Иван делает все, как я предложила.
- Что вы чувствуете?
- Я чувствую себя не как взрослый мужчина.
- А сколько вам лет сейчас?
- Года три.
- И вы катите коляску?
Тут Иван отталкивает от себя коляску.
- Какая глупая затея. Зачем мне как дураку стоять тут с этим дурацким стулом?
- Действительно. Зачем вам как дураку стоять.
Иван смотрит на меня.
- Что–то я не понимаю, что со мной происходит.
- Что вам хочется делать?
- Мне хочется кричать и плакать.
- Как будто вам три года?
- Ну вроде того.
- Попробуем еще раз?
Иван снова встает около коляски и как будто собирается двигаться с ней.
- Мне кажется, что сейчас что-то произойдет.
Я молчу, а Иван продолжает.
- Сейчас меня будут стыдить, ругать, насмехаться. Черт! Да! Я, кажется, вспоминаю!
Иван с силой пинает стул-коляску, стул (или «коляска») летит кувырком.
Иван смотрит на перевернутый стул, отпихивает его ногой, усаживается в кресло и начинает рассказывать.
- Я вспомнил. Когда вы спросили. Сколько мне лет. И я вспомнил себя маленьким. Я с мамой пришел на детскую площадку. Там гуляли детишки и с краю стояла коляска с куклой. Я побежал к ней и стал катать. Прямо помню, как мне понравилось это ощущение: держишься за ручку и катишь. Я радостно понесся с этой коляской по площадке и вдруг услышал голос: «Это для девочек, мальчики не катают коляски». А мне было так интересно, что я даже не обратил внимания на эти слова и продолжал бегать. И тут мама остановила меня. Она стала говорить что-то о том, что есть игрушки для мальчиков, а есть игрушки для девочек. Она говорила и тянула на себя коляску. А я молчал и крепко держал. Не отпускал. В конце-концов мама все-таки вырвала у меня коляску и поставила на место. После этого я много раз приходил на площадку. Девочки катали коляски, я смотрел. И в голове крутилось, что нельзя, не для мальчиков. Я злился на девочек, на коляски, мне жутко хотелось подойти и разломать коляску. Но я был довольно-таки неагрессивным. Хотя нет, я был не неагрессивным, я был дисциплинированным.
- А сейчас что с вами?
- Мне жутко обидно и я злюсь на маму. Зачем она так поступила? Ведь ничего бы не случилось. Если бы я поиграл с этой коляской.

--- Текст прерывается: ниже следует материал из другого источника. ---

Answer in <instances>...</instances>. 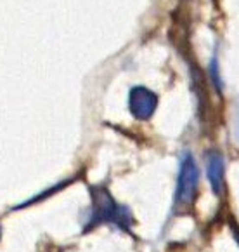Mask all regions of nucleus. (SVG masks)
I'll use <instances>...</instances> for the list:
<instances>
[{
	"mask_svg": "<svg viewBox=\"0 0 239 252\" xmlns=\"http://www.w3.org/2000/svg\"><path fill=\"white\" fill-rule=\"evenodd\" d=\"M90 193H92V211H90V219L87 222V230L103 222H113L114 226L129 230V226L132 224L129 211L118 205L104 186H92Z\"/></svg>",
	"mask_w": 239,
	"mask_h": 252,
	"instance_id": "obj_1",
	"label": "nucleus"
},
{
	"mask_svg": "<svg viewBox=\"0 0 239 252\" xmlns=\"http://www.w3.org/2000/svg\"><path fill=\"white\" fill-rule=\"evenodd\" d=\"M199 186V169L194 157L191 153H186L181 163L179 172V183L175 191V209L177 211H187L192 207L196 200V193Z\"/></svg>",
	"mask_w": 239,
	"mask_h": 252,
	"instance_id": "obj_2",
	"label": "nucleus"
},
{
	"mask_svg": "<svg viewBox=\"0 0 239 252\" xmlns=\"http://www.w3.org/2000/svg\"><path fill=\"white\" fill-rule=\"evenodd\" d=\"M156 106H158V96L153 91L146 89L142 86H137L130 91L129 108L137 120L151 119L153 113L156 111Z\"/></svg>",
	"mask_w": 239,
	"mask_h": 252,
	"instance_id": "obj_3",
	"label": "nucleus"
},
{
	"mask_svg": "<svg viewBox=\"0 0 239 252\" xmlns=\"http://www.w3.org/2000/svg\"><path fill=\"white\" fill-rule=\"evenodd\" d=\"M206 172L212 183V189L215 195H222L224 191V176H225V163L220 153H210L206 158Z\"/></svg>",
	"mask_w": 239,
	"mask_h": 252,
	"instance_id": "obj_4",
	"label": "nucleus"
}]
</instances>
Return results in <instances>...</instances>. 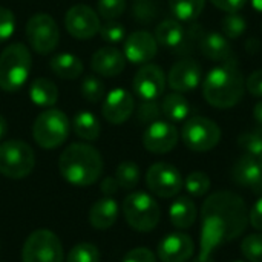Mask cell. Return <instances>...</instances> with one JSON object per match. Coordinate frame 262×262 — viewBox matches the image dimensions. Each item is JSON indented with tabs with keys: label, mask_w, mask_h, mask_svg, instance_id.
I'll list each match as a JSON object with an SVG mask.
<instances>
[{
	"label": "cell",
	"mask_w": 262,
	"mask_h": 262,
	"mask_svg": "<svg viewBox=\"0 0 262 262\" xmlns=\"http://www.w3.org/2000/svg\"><path fill=\"white\" fill-rule=\"evenodd\" d=\"M195 252L192 238L186 233H170L158 244L161 262H187Z\"/></svg>",
	"instance_id": "cell-18"
},
{
	"label": "cell",
	"mask_w": 262,
	"mask_h": 262,
	"mask_svg": "<svg viewBox=\"0 0 262 262\" xmlns=\"http://www.w3.org/2000/svg\"><path fill=\"white\" fill-rule=\"evenodd\" d=\"M181 138L184 144L195 152H207L218 146L221 140L220 126L206 117H192L186 120Z\"/></svg>",
	"instance_id": "cell-9"
},
{
	"label": "cell",
	"mask_w": 262,
	"mask_h": 262,
	"mask_svg": "<svg viewBox=\"0 0 262 262\" xmlns=\"http://www.w3.org/2000/svg\"><path fill=\"white\" fill-rule=\"evenodd\" d=\"M66 262H100V252L91 243H80L71 249Z\"/></svg>",
	"instance_id": "cell-31"
},
{
	"label": "cell",
	"mask_w": 262,
	"mask_h": 262,
	"mask_svg": "<svg viewBox=\"0 0 262 262\" xmlns=\"http://www.w3.org/2000/svg\"><path fill=\"white\" fill-rule=\"evenodd\" d=\"M124 54L117 48H101L92 55L91 60L92 71L101 77H117L124 71Z\"/></svg>",
	"instance_id": "cell-20"
},
{
	"label": "cell",
	"mask_w": 262,
	"mask_h": 262,
	"mask_svg": "<svg viewBox=\"0 0 262 262\" xmlns=\"http://www.w3.org/2000/svg\"><path fill=\"white\" fill-rule=\"evenodd\" d=\"M249 223L253 226V229L262 232V196L255 203L249 213Z\"/></svg>",
	"instance_id": "cell-43"
},
{
	"label": "cell",
	"mask_w": 262,
	"mask_h": 262,
	"mask_svg": "<svg viewBox=\"0 0 262 262\" xmlns=\"http://www.w3.org/2000/svg\"><path fill=\"white\" fill-rule=\"evenodd\" d=\"M259 161H261V166H262V157H261V158H259Z\"/></svg>",
	"instance_id": "cell-49"
},
{
	"label": "cell",
	"mask_w": 262,
	"mask_h": 262,
	"mask_svg": "<svg viewBox=\"0 0 262 262\" xmlns=\"http://www.w3.org/2000/svg\"><path fill=\"white\" fill-rule=\"evenodd\" d=\"M239 147L247 154L255 158L262 157V130H253V132H246L238 138Z\"/></svg>",
	"instance_id": "cell-33"
},
{
	"label": "cell",
	"mask_w": 262,
	"mask_h": 262,
	"mask_svg": "<svg viewBox=\"0 0 262 262\" xmlns=\"http://www.w3.org/2000/svg\"><path fill=\"white\" fill-rule=\"evenodd\" d=\"M206 0H169L170 12L180 21H195L203 9Z\"/></svg>",
	"instance_id": "cell-28"
},
{
	"label": "cell",
	"mask_w": 262,
	"mask_h": 262,
	"mask_svg": "<svg viewBox=\"0 0 262 262\" xmlns=\"http://www.w3.org/2000/svg\"><path fill=\"white\" fill-rule=\"evenodd\" d=\"M221 28H223V35L224 37L235 40V38H239L246 32L247 23H246L243 15H239L236 12H230L223 18Z\"/></svg>",
	"instance_id": "cell-30"
},
{
	"label": "cell",
	"mask_w": 262,
	"mask_h": 262,
	"mask_svg": "<svg viewBox=\"0 0 262 262\" xmlns=\"http://www.w3.org/2000/svg\"><path fill=\"white\" fill-rule=\"evenodd\" d=\"M100 35L104 41H109V43H118V41H123L124 37H126V29L121 23L118 21H114V20H107L104 25L100 26Z\"/></svg>",
	"instance_id": "cell-37"
},
{
	"label": "cell",
	"mask_w": 262,
	"mask_h": 262,
	"mask_svg": "<svg viewBox=\"0 0 262 262\" xmlns=\"http://www.w3.org/2000/svg\"><path fill=\"white\" fill-rule=\"evenodd\" d=\"M81 94L89 103H98L104 98V84L95 75H88L81 83Z\"/></svg>",
	"instance_id": "cell-32"
},
{
	"label": "cell",
	"mask_w": 262,
	"mask_h": 262,
	"mask_svg": "<svg viewBox=\"0 0 262 262\" xmlns=\"http://www.w3.org/2000/svg\"><path fill=\"white\" fill-rule=\"evenodd\" d=\"M6 132H8V123H6V120L0 115V140L5 138Z\"/></svg>",
	"instance_id": "cell-47"
},
{
	"label": "cell",
	"mask_w": 262,
	"mask_h": 262,
	"mask_svg": "<svg viewBox=\"0 0 262 262\" xmlns=\"http://www.w3.org/2000/svg\"><path fill=\"white\" fill-rule=\"evenodd\" d=\"M63 246L60 238L48 230L32 232L21 249V262H63Z\"/></svg>",
	"instance_id": "cell-8"
},
{
	"label": "cell",
	"mask_w": 262,
	"mask_h": 262,
	"mask_svg": "<svg viewBox=\"0 0 262 262\" xmlns=\"http://www.w3.org/2000/svg\"><path fill=\"white\" fill-rule=\"evenodd\" d=\"M123 262H157V258L152 250L146 247H137L126 253Z\"/></svg>",
	"instance_id": "cell-40"
},
{
	"label": "cell",
	"mask_w": 262,
	"mask_h": 262,
	"mask_svg": "<svg viewBox=\"0 0 262 262\" xmlns=\"http://www.w3.org/2000/svg\"><path fill=\"white\" fill-rule=\"evenodd\" d=\"M246 83L236 61L221 63L213 68L203 81V94L206 101L218 109L236 106L244 95Z\"/></svg>",
	"instance_id": "cell-2"
},
{
	"label": "cell",
	"mask_w": 262,
	"mask_h": 262,
	"mask_svg": "<svg viewBox=\"0 0 262 262\" xmlns=\"http://www.w3.org/2000/svg\"><path fill=\"white\" fill-rule=\"evenodd\" d=\"M135 103L132 94L126 89L117 88L106 95L101 112L106 121H109L111 124H123L132 115Z\"/></svg>",
	"instance_id": "cell-17"
},
{
	"label": "cell",
	"mask_w": 262,
	"mask_h": 262,
	"mask_svg": "<svg viewBox=\"0 0 262 262\" xmlns=\"http://www.w3.org/2000/svg\"><path fill=\"white\" fill-rule=\"evenodd\" d=\"M233 181L252 189L255 193L262 195V166L259 158L252 155H243L233 166Z\"/></svg>",
	"instance_id": "cell-19"
},
{
	"label": "cell",
	"mask_w": 262,
	"mask_h": 262,
	"mask_svg": "<svg viewBox=\"0 0 262 262\" xmlns=\"http://www.w3.org/2000/svg\"><path fill=\"white\" fill-rule=\"evenodd\" d=\"M26 38L37 54L46 55L52 52L58 45V25L49 14H35L26 23Z\"/></svg>",
	"instance_id": "cell-10"
},
{
	"label": "cell",
	"mask_w": 262,
	"mask_h": 262,
	"mask_svg": "<svg viewBox=\"0 0 262 262\" xmlns=\"http://www.w3.org/2000/svg\"><path fill=\"white\" fill-rule=\"evenodd\" d=\"M71 132V123L60 109L43 111L34 121L32 138L43 149H55L61 146Z\"/></svg>",
	"instance_id": "cell-5"
},
{
	"label": "cell",
	"mask_w": 262,
	"mask_h": 262,
	"mask_svg": "<svg viewBox=\"0 0 262 262\" xmlns=\"http://www.w3.org/2000/svg\"><path fill=\"white\" fill-rule=\"evenodd\" d=\"M198 48L201 54L213 61L227 63V61H236L235 54L232 51V46L229 43V38L218 32H204Z\"/></svg>",
	"instance_id": "cell-21"
},
{
	"label": "cell",
	"mask_w": 262,
	"mask_h": 262,
	"mask_svg": "<svg viewBox=\"0 0 262 262\" xmlns=\"http://www.w3.org/2000/svg\"><path fill=\"white\" fill-rule=\"evenodd\" d=\"M49 66L57 77L64 80H75L83 74L81 60L69 52H61L54 55L49 61Z\"/></svg>",
	"instance_id": "cell-23"
},
{
	"label": "cell",
	"mask_w": 262,
	"mask_h": 262,
	"mask_svg": "<svg viewBox=\"0 0 262 262\" xmlns=\"http://www.w3.org/2000/svg\"><path fill=\"white\" fill-rule=\"evenodd\" d=\"M126 0H98V14L106 20H115L123 15Z\"/></svg>",
	"instance_id": "cell-36"
},
{
	"label": "cell",
	"mask_w": 262,
	"mask_h": 262,
	"mask_svg": "<svg viewBox=\"0 0 262 262\" xmlns=\"http://www.w3.org/2000/svg\"><path fill=\"white\" fill-rule=\"evenodd\" d=\"M161 111L160 106L155 101H144L140 107H138V120L144 124H150L154 121L158 120Z\"/></svg>",
	"instance_id": "cell-39"
},
{
	"label": "cell",
	"mask_w": 262,
	"mask_h": 262,
	"mask_svg": "<svg viewBox=\"0 0 262 262\" xmlns=\"http://www.w3.org/2000/svg\"><path fill=\"white\" fill-rule=\"evenodd\" d=\"M161 112L166 115L167 120H170L173 123H180V121L187 120V117L190 114V104L186 100V97L181 95L180 92L169 94L164 97V100L161 103Z\"/></svg>",
	"instance_id": "cell-27"
},
{
	"label": "cell",
	"mask_w": 262,
	"mask_h": 262,
	"mask_svg": "<svg viewBox=\"0 0 262 262\" xmlns=\"http://www.w3.org/2000/svg\"><path fill=\"white\" fill-rule=\"evenodd\" d=\"M118 218V204L111 196L98 200L89 212V223L97 230L111 229Z\"/></svg>",
	"instance_id": "cell-22"
},
{
	"label": "cell",
	"mask_w": 262,
	"mask_h": 262,
	"mask_svg": "<svg viewBox=\"0 0 262 262\" xmlns=\"http://www.w3.org/2000/svg\"><path fill=\"white\" fill-rule=\"evenodd\" d=\"M169 216H170V223L177 227V229H189L193 226L195 220H196V207L193 204V201L187 196H180L178 200H175L169 209Z\"/></svg>",
	"instance_id": "cell-24"
},
{
	"label": "cell",
	"mask_w": 262,
	"mask_h": 262,
	"mask_svg": "<svg viewBox=\"0 0 262 262\" xmlns=\"http://www.w3.org/2000/svg\"><path fill=\"white\" fill-rule=\"evenodd\" d=\"M218 9L230 14V12H238L239 9L244 8L247 0H210Z\"/></svg>",
	"instance_id": "cell-42"
},
{
	"label": "cell",
	"mask_w": 262,
	"mask_h": 262,
	"mask_svg": "<svg viewBox=\"0 0 262 262\" xmlns=\"http://www.w3.org/2000/svg\"><path fill=\"white\" fill-rule=\"evenodd\" d=\"M123 215L126 223L137 232H152L161 218L158 203L144 192H134L123 203Z\"/></svg>",
	"instance_id": "cell-6"
},
{
	"label": "cell",
	"mask_w": 262,
	"mask_h": 262,
	"mask_svg": "<svg viewBox=\"0 0 262 262\" xmlns=\"http://www.w3.org/2000/svg\"><path fill=\"white\" fill-rule=\"evenodd\" d=\"M64 26L74 38L88 40L100 31L101 23L98 14L91 6L75 5L66 12Z\"/></svg>",
	"instance_id": "cell-12"
},
{
	"label": "cell",
	"mask_w": 262,
	"mask_h": 262,
	"mask_svg": "<svg viewBox=\"0 0 262 262\" xmlns=\"http://www.w3.org/2000/svg\"><path fill=\"white\" fill-rule=\"evenodd\" d=\"M252 6H253L258 12H262V0H252Z\"/></svg>",
	"instance_id": "cell-48"
},
{
	"label": "cell",
	"mask_w": 262,
	"mask_h": 262,
	"mask_svg": "<svg viewBox=\"0 0 262 262\" xmlns=\"http://www.w3.org/2000/svg\"><path fill=\"white\" fill-rule=\"evenodd\" d=\"M178 143V130L172 123L157 120L143 134V146L152 154H167Z\"/></svg>",
	"instance_id": "cell-14"
},
{
	"label": "cell",
	"mask_w": 262,
	"mask_h": 262,
	"mask_svg": "<svg viewBox=\"0 0 262 262\" xmlns=\"http://www.w3.org/2000/svg\"><path fill=\"white\" fill-rule=\"evenodd\" d=\"M253 117H255V120L259 123V126L262 127V100L255 106V109H253Z\"/></svg>",
	"instance_id": "cell-46"
},
{
	"label": "cell",
	"mask_w": 262,
	"mask_h": 262,
	"mask_svg": "<svg viewBox=\"0 0 262 262\" xmlns=\"http://www.w3.org/2000/svg\"><path fill=\"white\" fill-rule=\"evenodd\" d=\"M186 190L192 195V196H203L209 192L210 189V178L207 173L204 172H192L187 178H186Z\"/></svg>",
	"instance_id": "cell-34"
},
{
	"label": "cell",
	"mask_w": 262,
	"mask_h": 262,
	"mask_svg": "<svg viewBox=\"0 0 262 262\" xmlns=\"http://www.w3.org/2000/svg\"><path fill=\"white\" fill-rule=\"evenodd\" d=\"M35 166L32 147L20 140H9L0 144V173L11 180L28 177Z\"/></svg>",
	"instance_id": "cell-7"
},
{
	"label": "cell",
	"mask_w": 262,
	"mask_h": 262,
	"mask_svg": "<svg viewBox=\"0 0 262 262\" xmlns=\"http://www.w3.org/2000/svg\"><path fill=\"white\" fill-rule=\"evenodd\" d=\"M146 184L152 193L161 198L177 196L183 189V178L177 167L167 163H155L146 173Z\"/></svg>",
	"instance_id": "cell-11"
},
{
	"label": "cell",
	"mask_w": 262,
	"mask_h": 262,
	"mask_svg": "<svg viewBox=\"0 0 262 262\" xmlns=\"http://www.w3.org/2000/svg\"><path fill=\"white\" fill-rule=\"evenodd\" d=\"M249 224V210L244 200L229 190L210 195L201 212V247L215 250L224 243L238 238Z\"/></svg>",
	"instance_id": "cell-1"
},
{
	"label": "cell",
	"mask_w": 262,
	"mask_h": 262,
	"mask_svg": "<svg viewBox=\"0 0 262 262\" xmlns=\"http://www.w3.org/2000/svg\"><path fill=\"white\" fill-rule=\"evenodd\" d=\"M158 52V43L155 40V35H152L147 31H137L132 32L124 40V58L134 64H146Z\"/></svg>",
	"instance_id": "cell-15"
},
{
	"label": "cell",
	"mask_w": 262,
	"mask_h": 262,
	"mask_svg": "<svg viewBox=\"0 0 262 262\" xmlns=\"http://www.w3.org/2000/svg\"><path fill=\"white\" fill-rule=\"evenodd\" d=\"M166 88L164 71L152 63L143 64L134 77V91L143 101H155Z\"/></svg>",
	"instance_id": "cell-13"
},
{
	"label": "cell",
	"mask_w": 262,
	"mask_h": 262,
	"mask_svg": "<svg viewBox=\"0 0 262 262\" xmlns=\"http://www.w3.org/2000/svg\"><path fill=\"white\" fill-rule=\"evenodd\" d=\"M103 158L100 152L86 144H69L58 158V170L61 177L74 186H91L98 181L103 173Z\"/></svg>",
	"instance_id": "cell-3"
},
{
	"label": "cell",
	"mask_w": 262,
	"mask_h": 262,
	"mask_svg": "<svg viewBox=\"0 0 262 262\" xmlns=\"http://www.w3.org/2000/svg\"><path fill=\"white\" fill-rule=\"evenodd\" d=\"M29 98L40 107H51L58 100V88L49 78H37L29 88Z\"/></svg>",
	"instance_id": "cell-25"
},
{
	"label": "cell",
	"mask_w": 262,
	"mask_h": 262,
	"mask_svg": "<svg viewBox=\"0 0 262 262\" xmlns=\"http://www.w3.org/2000/svg\"><path fill=\"white\" fill-rule=\"evenodd\" d=\"M100 189H101V192H103L104 196H111V195H115V193L118 192L120 186H118L115 177H114V178H112V177H107V178H104V180L101 181Z\"/></svg>",
	"instance_id": "cell-44"
},
{
	"label": "cell",
	"mask_w": 262,
	"mask_h": 262,
	"mask_svg": "<svg viewBox=\"0 0 262 262\" xmlns=\"http://www.w3.org/2000/svg\"><path fill=\"white\" fill-rule=\"evenodd\" d=\"M201 80H203L201 66L193 58H183L177 61L167 75L169 88H172L177 92L193 91L200 86Z\"/></svg>",
	"instance_id": "cell-16"
},
{
	"label": "cell",
	"mask_w": 262,
	"mask_h": 262,
	"mask_svg": "<svg viewBox=\"0 0 262 262\" xmlns=\"http://www.w3.org/2000/svg\"><path fill=\"white\" fill-rule=\"evenodd\" d=\"M138 2H144V0H138Z\"/></svg>",
	"instance_id": "cell-51"
},
{
	"label": "cell",
	"mask_w": 262,
	"mask_h": 262,
	"mask_svg": "<svg viewBox=\"0 0 262 262\" xmlns=\"http://www.w3.org/2000/svg\"><path fill=\"white\" fill-rule=\"evenodd\" d=\"M115 180L124 190H132L140 181V169L134 161H123L115 170Z\"/></svg>",
	"instance_id": "cell-29"
},
{
	"label": "cell",
	"mask_w": 262,
	"mask_h": 262,
	"mask_svg": "<svg viewBox=\"0 0 262 262\" xmlns=\"http://www.w3.org/2000/svg\"><path fill=\"white\" fill-rule=\"evenodd\" d=\"M72 129H74V134L84 141L97 140L100 137V132H101V126H100L98 118L88 111H81L74 117Z\"/></svg>",
	"instance_id": "cell-26"
},
{
	"label": "cell",
	"mask_w": 262,
	"mask_h": 262,
	"mask_svg": "<svg viewBox=\"0 0 262 262\" xmlns=\"http://www.w3.org/2000/svg\"><path fill=\"white\" fill-rule=\"evenodd\" d=\"M241 250L250 262H262V233L247 236L241 244Z\"/></svg>",
	"instance_id": "cell-35"
},
{
	"label": "cell",
	"mask_w": 262,
	"mask_h": 262,
	"mask_svg": "<svg viewBox=\"0 0 262 262\" xmlns=\"http://www.w3.org/2000/svg\"><path fill=\"white\" fill-rule=\"evenodd\" d=\"M233 262H243V261H233Z\"/></svg>",
	"instance_id": "cell-50"
},
{
	"label": "cell",
	"mask_w": 262,
	"mask_h": 262,
	"mask_svg": "<svg viewBox=\"0 0 262 262\" xmlns=\"http://www.w3.org/2000/svg\"><path fill=\"white\" fill-rule=\"evenodd\" d=\"M246 89L253 97L262 98V69H258L249 75V78L246 81Z\"/></svg>",
	"instance_id": "cell-41"
},
{
	"label": "cell",
	"mask_w": 262,
	"mask_h": 262,
	"mask_svg": "<svg viewBox=\"0 0 262 262\" xmlns=\"http://www.w3.org/2000/svg\"><path fill=\"white\" fill-rule=\"evenodd\" d=\"M32 57L23 43H12L0 54V89L15 92L21 89L31 72Z\"/></svg>",
	"instance_id": "cell-4"
},
{
	"label": "cell",
	"mask_w": 262,
	"mask_h": 262,
	"mask_svg": "<svg viewBox=\"0 0 262 262\" xmlns=\"http://www.w3.org/2000/svg\"><path fill=\"white\" fill-rule=\"evenodd\" d=\"M193 262H215L213 258V252L212 250H207V249H203L200 250V255L193 259Z\"/></svg>",
	"instance_id": "cell-45"
},
{
	"label": "cell",
	"mask_w": 262,
	"mask_h": 262,
	"mask_svg": "<svg viewBox=\"0 0 262 262\" xmlns=\"http://www.w3.org/2000/svg\"><path fill=\"white\" fill-rule=\"evenodd\" d=\"M15 31V17L14 12L8 8L0 6V43L9 40Z\"/></svg>",
	"instance_id": "cell-38"
}]
</instances>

- А настоящие коляски только для женщин?
Иван искривляет губы. Это не улыбка, это проявление массы эмоций.
- Я совершенно забыл об этом случае. Но эта информация, получается, крепко сидела в моем подсознании. И у меня было стойкое отвращение к коляскам. Сейчас я чувствую это так. Я как будто бы подсознательно считал, что коляска – это удар по моей мужественности. А мне, конечно же, не хотелось быть немужественным.
Это всего лишь часть нашей встречи. Потому что потом мы с Иваном еще некоторое время работали с его отношением к мужественности.